Can any one give me an idea as to what would be the best type of hay for horses to gain weight easily and how cost effective it would be in the long run?


----------



## hayray (Feb 23, 2009)

Usually it will be alfalfa if you need gain, otherwise alfalfa is over-kill for horses as they tend to get too fat on it. Although I have seen several older horses that can only subsist on all alfalfa. Usually alfalfa fed as a supplement with a low to medium quality hay is the most economical way to go as with 5 to 10 lbs. per day you easily satisfy any deficienies that cheaper hay may not provide. Economics depend on your feeding strategy. Horses are pretty much continuous grazers, eating almost 18 hours per day based on behaviour studies compared to cattle that graze about 8 hours a day. So if horses are fed ad lib high quality expensive hay they will over-consume nutrients and then you are waisting money. So most economical to feed based on lbs. of nutrients per day by feeding low quality hay rather then the percentages of TDN and other data.


----------



## hay wilson in TX (Jan 28, 2009)

I try to talk horse owners out of feeding alfalfa, unless the horse is a wet mare, a standing stud, or in daily training for the track or rodeo.
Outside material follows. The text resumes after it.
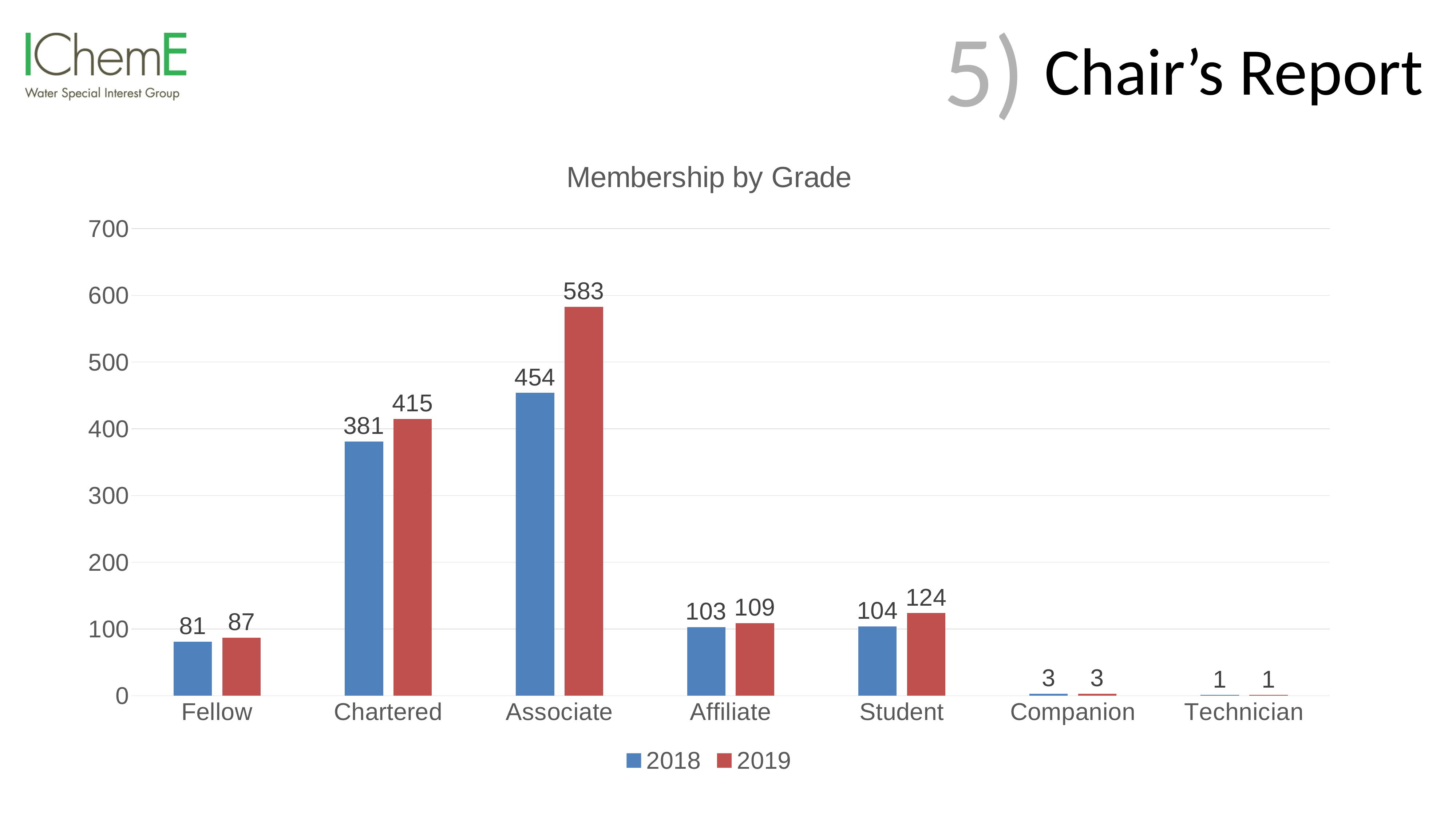
How many series does the legend list? 2 Which grade has the highest 2019 value? Associate Which grade has the lowest 2018 value? Technician Which is larger, the 2018 value for Affiliate or the 2018 value for Student? Student What is the difference between the 2019 and 2018 values for Chartered? 34 What is the 2018 value for Chartered? 381 What kind of chart is shown? Bar chart What is the difference between the 2019 and 2018 values for Associate? 129 What is the 2019 value for Associate? 583 How many grade categories are shown on the x axis? 7 What is the 2019 value for Student? 124 What is the title of the chart? Membership by Grade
A good grass hay in the 12% CP range can be fed with little or no supplement.

A reasonable grass hay in the under 10% CP range is sufficient for a horse that is a backyard pet. During cold weather or an occasional light exercise a little grain may be called for.

If you really want weight gain than alfalfa is your choice. In that case try to get a Dairy Quality Alfalfa, normally it is way too rich for a horse.


----------



## kenny chaos (Jan 5, 2009)

A few ounces of corn oil on a bale of hay will work wonders for a horse.


----------